There are probably more than four. And all four of these pretty much suck.
By Damon Linker, The Link
The two parties are as ideologically polarized as they’ve been within living memory — and they’re also very evenly matched. Yes, Democrats win somewhat more votes on a national basis, but thanks to the distinctive character of the country’s state-based electoral system, Republicans remain competititive, if not advantaged, in many races. Then there are divisions inside each party, with progressives and centrists battling each other within the Democratic Party and the GOP divided between Trumpist insurgents and deposed members of the party’s old center-right establishment.

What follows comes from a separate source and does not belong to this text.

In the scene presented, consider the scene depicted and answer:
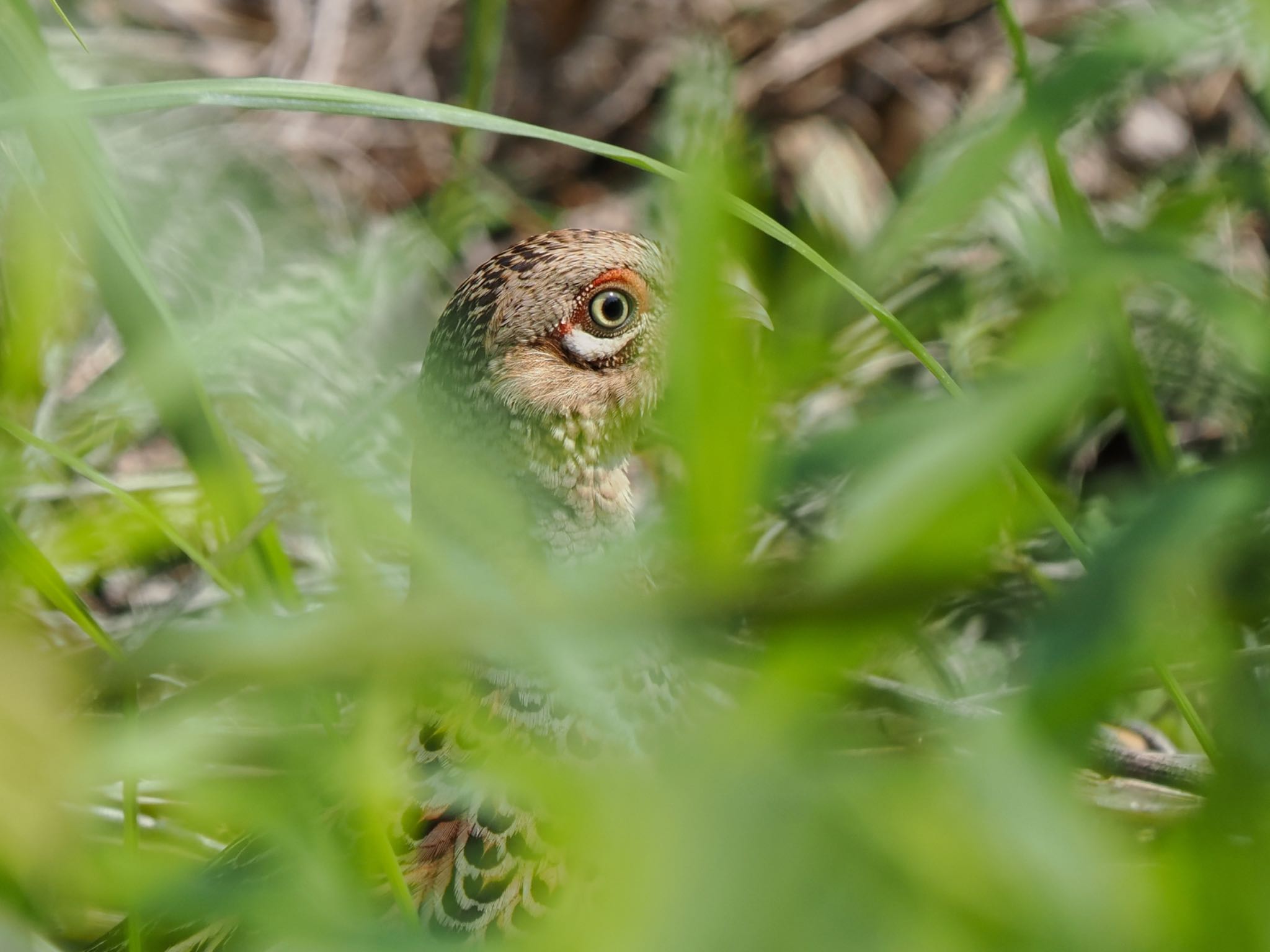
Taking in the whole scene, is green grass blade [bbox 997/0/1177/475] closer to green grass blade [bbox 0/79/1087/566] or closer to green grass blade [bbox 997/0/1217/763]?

Add it all up, and we’re left with a demoralizing political reality in which neither side can prevail decisively enough or stick together long enough to enact real change. Instead of confronting that fact, many have retreated into political fan fiction, in which each major faction indulges in daydreams about victories that are impossible in the world as it actually exists.
That is often bad — a flight from the rigors of reality. But in rare cases, it can also point the way to way toward a better, more hopeful future.
The progressive fantasy has been rising in volume and influence in the Democratic Party since Sen. Bernie Sanders (I-Vt.) first advanced it in his potent primary challenge to Hillary Clinton in the 2016 presidential primaries. Today it is embraced by leading members of the party, from grassroots activists and left-wing pundits to prominent members of Congress and even sometimes the lifelong moderate in the White House.